Can you repeat every one of the entries below word for word, without changing or leaving out anything?

═════ MATERIAL FOR THE TASK

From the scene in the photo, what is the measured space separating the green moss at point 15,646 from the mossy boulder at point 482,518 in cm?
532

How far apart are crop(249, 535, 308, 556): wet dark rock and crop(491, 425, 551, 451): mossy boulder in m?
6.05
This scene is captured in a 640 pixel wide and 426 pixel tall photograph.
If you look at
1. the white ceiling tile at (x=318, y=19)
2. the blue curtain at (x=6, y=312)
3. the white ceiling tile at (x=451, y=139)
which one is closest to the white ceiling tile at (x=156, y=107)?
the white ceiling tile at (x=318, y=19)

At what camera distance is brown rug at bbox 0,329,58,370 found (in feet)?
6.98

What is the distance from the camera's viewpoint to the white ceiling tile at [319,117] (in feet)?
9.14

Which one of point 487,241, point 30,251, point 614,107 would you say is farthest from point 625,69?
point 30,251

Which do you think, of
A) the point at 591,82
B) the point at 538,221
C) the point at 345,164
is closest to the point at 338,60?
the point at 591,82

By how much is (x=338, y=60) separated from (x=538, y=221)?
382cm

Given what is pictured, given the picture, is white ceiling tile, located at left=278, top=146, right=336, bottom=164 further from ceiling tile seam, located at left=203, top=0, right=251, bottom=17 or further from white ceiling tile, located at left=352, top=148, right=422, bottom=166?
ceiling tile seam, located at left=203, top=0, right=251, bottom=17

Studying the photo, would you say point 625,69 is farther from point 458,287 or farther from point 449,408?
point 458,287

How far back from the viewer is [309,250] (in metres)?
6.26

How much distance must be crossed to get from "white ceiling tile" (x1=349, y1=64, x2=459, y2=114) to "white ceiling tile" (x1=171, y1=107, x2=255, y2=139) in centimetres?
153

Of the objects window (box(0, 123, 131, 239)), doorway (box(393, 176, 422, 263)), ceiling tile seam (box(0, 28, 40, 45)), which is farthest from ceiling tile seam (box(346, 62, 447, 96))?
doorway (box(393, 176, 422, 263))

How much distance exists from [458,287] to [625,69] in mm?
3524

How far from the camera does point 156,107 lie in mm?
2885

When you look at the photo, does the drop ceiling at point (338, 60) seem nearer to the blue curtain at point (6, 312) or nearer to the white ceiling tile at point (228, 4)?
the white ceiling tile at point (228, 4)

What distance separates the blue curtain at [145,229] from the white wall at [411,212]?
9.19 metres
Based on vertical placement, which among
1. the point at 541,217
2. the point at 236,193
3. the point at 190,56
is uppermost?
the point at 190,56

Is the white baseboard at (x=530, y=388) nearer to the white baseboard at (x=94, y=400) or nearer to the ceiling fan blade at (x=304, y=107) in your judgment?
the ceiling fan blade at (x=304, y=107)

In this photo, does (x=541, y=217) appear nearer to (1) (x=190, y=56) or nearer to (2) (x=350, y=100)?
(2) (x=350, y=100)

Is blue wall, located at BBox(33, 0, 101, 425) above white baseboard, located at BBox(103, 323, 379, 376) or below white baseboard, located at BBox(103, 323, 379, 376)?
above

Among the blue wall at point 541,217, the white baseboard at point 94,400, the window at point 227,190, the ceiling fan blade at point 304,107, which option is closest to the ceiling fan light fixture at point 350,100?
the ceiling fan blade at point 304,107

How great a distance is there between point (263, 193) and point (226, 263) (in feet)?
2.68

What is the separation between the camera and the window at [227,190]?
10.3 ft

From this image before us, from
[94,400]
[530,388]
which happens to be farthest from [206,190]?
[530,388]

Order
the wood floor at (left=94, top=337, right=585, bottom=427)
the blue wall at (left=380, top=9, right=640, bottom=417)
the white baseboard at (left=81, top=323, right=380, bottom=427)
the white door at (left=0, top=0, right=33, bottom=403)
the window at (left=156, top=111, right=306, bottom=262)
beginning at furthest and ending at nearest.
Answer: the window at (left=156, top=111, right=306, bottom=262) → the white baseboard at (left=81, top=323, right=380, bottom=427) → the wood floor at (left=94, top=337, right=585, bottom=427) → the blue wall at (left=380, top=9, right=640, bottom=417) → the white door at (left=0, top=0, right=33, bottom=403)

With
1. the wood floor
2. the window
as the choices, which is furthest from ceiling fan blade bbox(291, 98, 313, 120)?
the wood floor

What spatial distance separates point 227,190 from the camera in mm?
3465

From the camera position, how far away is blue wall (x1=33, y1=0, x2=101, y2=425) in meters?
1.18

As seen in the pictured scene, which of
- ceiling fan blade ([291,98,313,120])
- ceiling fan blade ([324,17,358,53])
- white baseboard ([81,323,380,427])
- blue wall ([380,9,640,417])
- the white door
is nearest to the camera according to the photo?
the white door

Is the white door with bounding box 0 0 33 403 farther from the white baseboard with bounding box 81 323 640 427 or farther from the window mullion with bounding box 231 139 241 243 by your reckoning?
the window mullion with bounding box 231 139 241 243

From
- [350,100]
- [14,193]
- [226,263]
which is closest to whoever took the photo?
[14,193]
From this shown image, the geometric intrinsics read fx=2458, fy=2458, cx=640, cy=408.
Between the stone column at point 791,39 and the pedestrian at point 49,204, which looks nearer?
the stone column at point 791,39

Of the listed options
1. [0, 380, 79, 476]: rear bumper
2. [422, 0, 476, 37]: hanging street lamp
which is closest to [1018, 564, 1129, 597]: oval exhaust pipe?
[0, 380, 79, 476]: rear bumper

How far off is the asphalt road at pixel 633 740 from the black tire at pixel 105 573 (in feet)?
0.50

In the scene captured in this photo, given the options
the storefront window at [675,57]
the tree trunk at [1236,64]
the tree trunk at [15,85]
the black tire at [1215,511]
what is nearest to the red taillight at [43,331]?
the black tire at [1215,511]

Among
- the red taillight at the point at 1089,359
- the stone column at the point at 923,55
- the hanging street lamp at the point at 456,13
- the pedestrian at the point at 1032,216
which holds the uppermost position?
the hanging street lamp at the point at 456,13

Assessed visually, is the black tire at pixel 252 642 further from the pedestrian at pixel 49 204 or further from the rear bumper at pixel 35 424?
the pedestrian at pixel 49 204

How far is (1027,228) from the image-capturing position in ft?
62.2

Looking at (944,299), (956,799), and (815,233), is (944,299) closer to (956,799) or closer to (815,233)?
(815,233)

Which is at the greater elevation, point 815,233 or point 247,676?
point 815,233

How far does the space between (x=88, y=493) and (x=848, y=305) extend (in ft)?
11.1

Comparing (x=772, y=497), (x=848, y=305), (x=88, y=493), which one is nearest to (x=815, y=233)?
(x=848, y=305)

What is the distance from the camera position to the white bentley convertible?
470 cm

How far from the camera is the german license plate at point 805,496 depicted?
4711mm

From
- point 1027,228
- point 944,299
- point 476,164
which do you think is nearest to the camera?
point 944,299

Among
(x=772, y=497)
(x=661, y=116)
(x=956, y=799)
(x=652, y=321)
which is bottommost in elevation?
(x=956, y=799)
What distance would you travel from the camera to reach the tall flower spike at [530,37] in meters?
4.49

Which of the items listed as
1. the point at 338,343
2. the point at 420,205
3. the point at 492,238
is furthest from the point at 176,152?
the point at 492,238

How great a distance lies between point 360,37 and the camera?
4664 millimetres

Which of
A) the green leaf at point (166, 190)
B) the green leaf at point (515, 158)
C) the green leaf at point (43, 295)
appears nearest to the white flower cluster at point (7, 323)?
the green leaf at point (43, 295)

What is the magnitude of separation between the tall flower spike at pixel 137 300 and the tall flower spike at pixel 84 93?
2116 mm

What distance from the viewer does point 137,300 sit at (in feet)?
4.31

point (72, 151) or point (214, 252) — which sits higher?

══════════

- **THE RESULT**:
From the scene in the photo, what is the measured space separating the green moss at point 15,646 from the mossy boulder at point 482,518 in cm?
532

How far apart are crop(249, 535, 308, 556): wet dark rock and crop(491, 425, 551, 451): mossy boulder in m?
6.05
This scene is captured in a 640 pixel wide and 426 pixel tall photograph.
If you look at
1. the white ceiling tile at (x=318, y=19)
2. the blue curtain at (x=6, y=312)
3. the white ceiling tile at (x=451, y=139)
which one is closest to the white ceiling tile at (x=156, y=107)?
the white ceiling tile at (x=318, y=19)

At what camera distance is brown rug at bbox 0,329,58,370 found (in feet)?
6.98

What is the distance from the camera's viewpoint to the white ceiling tile at [319,117] (in feet)?
9.14

Which one of point 487,241, point 30,251, point 614,107 would you say is farthest from point 625,69?
point 30,251

Which do you think, of
A) the point at 591,82
B) the point at 538,221
C) the point at 345,164
is closest to the point at 338,60?
the point at 591,82

By how much is (x=338, y=60) separated from (x=538, y=221)?
382cm

Given what is pictured, given the picture, is white ceiling tile, located at left=278, top=146, right=336, bottom=164 further from ceiling tile seam, located at left=203, top=0, right=251, bottom=17 or further from white ceiling tile, located at left=352, top=148, right=422, bottom=166?
ceiling tile seam, located at left=203, top=0, right=251, bottom=17

Studying the photo, would you say point 625,69 is farther from point 458,287 or farther from point 449,408?
point 458,287

How far back from the viewer is [309,250] (in metres)?
6.26

How much distance must be crossed to get from "white ceiling tile" (x1=349, y1=64, x2=459, y2=114) to "white ceiling tile" (x1=171, y1=107, x2=255, y2=139) in centimetres?
153

Of the objects window (box(0, 123, 131, 239)), doorway (box(393, 176, 422, 263)), ceiling tile seam (box(0, 28, 40, 45)), which is farthest from ceiling tile seam (box(346, 62, 447, 96))?
doorway (box(393, 176, 422, 263))

How much distance exists from [458,287] to [625,69] in mm?
3524

How far from the camera does point 156,107 lie in mm?
2885

When you look at the photo, does the drop ceiling at point (338, 60) seem nearer to the blue curtain at point (6, 312) or nearer to the white ceiling tile at point (228, 4)?
the white ceiling tile at point (228, 4)

What distance separates the blue curtain at [145,229] from the white wall at [411,212]?
9.19 metres
Based on vertical placement, which among
1. the point at 541,217
2. the point at 236,193
3. the point at 190,56
is uppermost?
the point at 190,56

Is the white baseboard at (x=530, y=388) nearer to the white baseboard at (x=94, y=400) or nearer to the ceiling fan blade at (x=304, y=107) in your judgment?
the ceiling fan blade at (x=304, y=107)

In this photo, does (x=541, y=217) appear nearer to (1) (x=190, y=56) or nearer to (2) (x=350, y=100)?
(2) (x=350, y=100)

Is blue wall, located at BBox(33, 0, 101, 425) above white baseboard, located at BBox(103, 323, 379, 376) or below white baseboard, located at BBox(103, 323, 379, 376)?
above

Among the blue wall at point 541,217, the white baseboard at point 94,400, the window at point 227,190, the ceiling fan blade at point 304,107, which option is closest to the ceiling fan light fixture at point 350,100?
the ceiling fan blade at point 304,107

How great a distance is there between point (263, 193) and point (226, 263) (in feet)?
2.68

What is the separation between the camera and the window at [227,190]?
10.3 ft

From this image before us, from
[94,400]
[530,388]
which happens to be farthest from [206,190]?
[530,388]

Order
the wood floor at (left=94, top=337, right=585, bottom=427)
the blue wall at (left=380, top=9, right=640, bottom=417)
the white baseboard at (left=81, top=323, right=380, bottom=427)
the white door at (left=0, top=0, right=33, bottom=403)
the window at (left=156, top=111, right=306, bottom=262)
beginning at furthest and ending at nearest.
Answer: the window at (left=156, top=111, right=306, bottom=262) → the white baseboard at (left=81, top=323, right=380, bottom=427) → the wood floor at (left=94, top=337, right=585, bottom=427) → the blue wall at (left=380, top=9, right=640, bottom=417) → the white door at (left=0, top=0, right=33, bottom=403)

With
1. the wood floor
2. the window
as the choices, which is furthest from ceiling fan blade bbox(291, 98, 313, 120)?
the wood floor

What spatial distance separates point 227,190 from the camera in mm?
3465

From the camera position, how far away is blue wall (x1=33, y1=0, x2=101, y2=425) in meters?
1.18

As seen in the pictured scene, which of
- ceiling fan blade ([291,98,313,120])
- ceiling fan blade ([324,17,358,53])
- white baseboard ([81,323,380,427])
- blue wall ([380,9,640,417])
- the white door
is nearest to the camera according to the photo?
the white door

Is the white door with bounding box 0 0 33 403 farther from the white baseboard with bounding box 81 323 640 427 or farther from the window mullion with bounding box 231 139 241 243 by your reckoning?
the window mullion with bounding box 231 139 241 243

From
- [350,100]
- [14,193]
- [226,263]
which is closest to whoever took the photo?
[14,193]
From this shown image, the geometric intrinsics read fx=2458, fy=2458, cx=640, cy=408.
Between the stone column at point 791,39 and the pedestrian at point 49,204, which looks nearer?
the stone column at point 791,39

Of the listed options
1. [0, 380, 79, 476]: rear bumper
2. [422, 0, 476, 37]: hanging street lamp
which is closest to [1018, 564, 1129, 597]: oval exhaust pipe?
[0, 380, 79, 476]: rear bumper

How far off is the asphalt road at pixel 633 740 from the black tire at pixel 105 573 (in feet)?
0.50

In the scene captured in this photo, given the options
the storefront window at [675,57]
the tree trunk at [1236,64]
the tree trunk at [15,85]
the black tire at [1215,511]
what is nearest to the red taillight at [43,331]?
the black tire at [1215,511]

Among
- the red taillight at the point at 1089,359
- the stone column at the point at 923,55
- the hanging street lamp at the point at 456,13
- the pedestrian at the point at 1032,216
which holds the uppermost position?
the hanging street lamp at the point at 456,13

Assessed visually, is the black tire at pixel 252 642 further from the pedestrian at pixel 49 204 or further from the rear bumper at pixel 35 424?
the pedestrian at pixel 49 204

How far is (1027,228) from the image-capturing position in ft?
62.2

Looking at (944,299), (956,799), and (815,233), is (944,299) closer to (956,799) or closer to (815,233)?
(815,233)

Which is at the greater elevation, point 815,233 or point 247,676?
point 815,233

How far does the space between (x=88, y=493) and (x=848, y=305) extend (in ft)?
11.1

Comparing (x=772, y=497), (x=848, y=305), (x=88, y=493), which one is nearest to (x=815, y=233)?
(x=848, y=305)

What is the distance from the camera position to the white bentley convertible?
470 cm

How far from the camera is the german license plate at point 805,496 depicted?
4711mm

From
- point 1027,228
- point 944,299
- point 476,164
which do you think is nearest to the camera?
point 944,299

Among
(x=772, y=497)
(x=661, y=116)
(x=956, y=799)
(x=652, y=321)
which is bottommost in elevation?
(x=956, y=799)
What distance would you travel from the camera to reach the tall flower spike at [530,37] in meters?
4.49

Which of the items listed as
1. the point at 338,343
2. the point at 420,205
3. the point at 492,238
is furthest from the point at 176,152?
the point at 492,238

How great a distance lies between point 360,37 and the camera?
4664 millimetres

Which of
A) the green leaf at point (166, 190)
B) the green leaf at point (515, 158)
C) the green leaf at point (43, 295)
appears nearest to the white flower cluster at point (7, 323)?
the green leaf at point (43, 295)

What is the magnitude of separation between the tall flower spike at pixel 137 300 and the tall flower spike at pixel 84 93?
2116 mm

What distance from the viewer does point 137,300 sit at (in feet)?
4.31

point (72, 151) or point (214, 252) — which sits higher?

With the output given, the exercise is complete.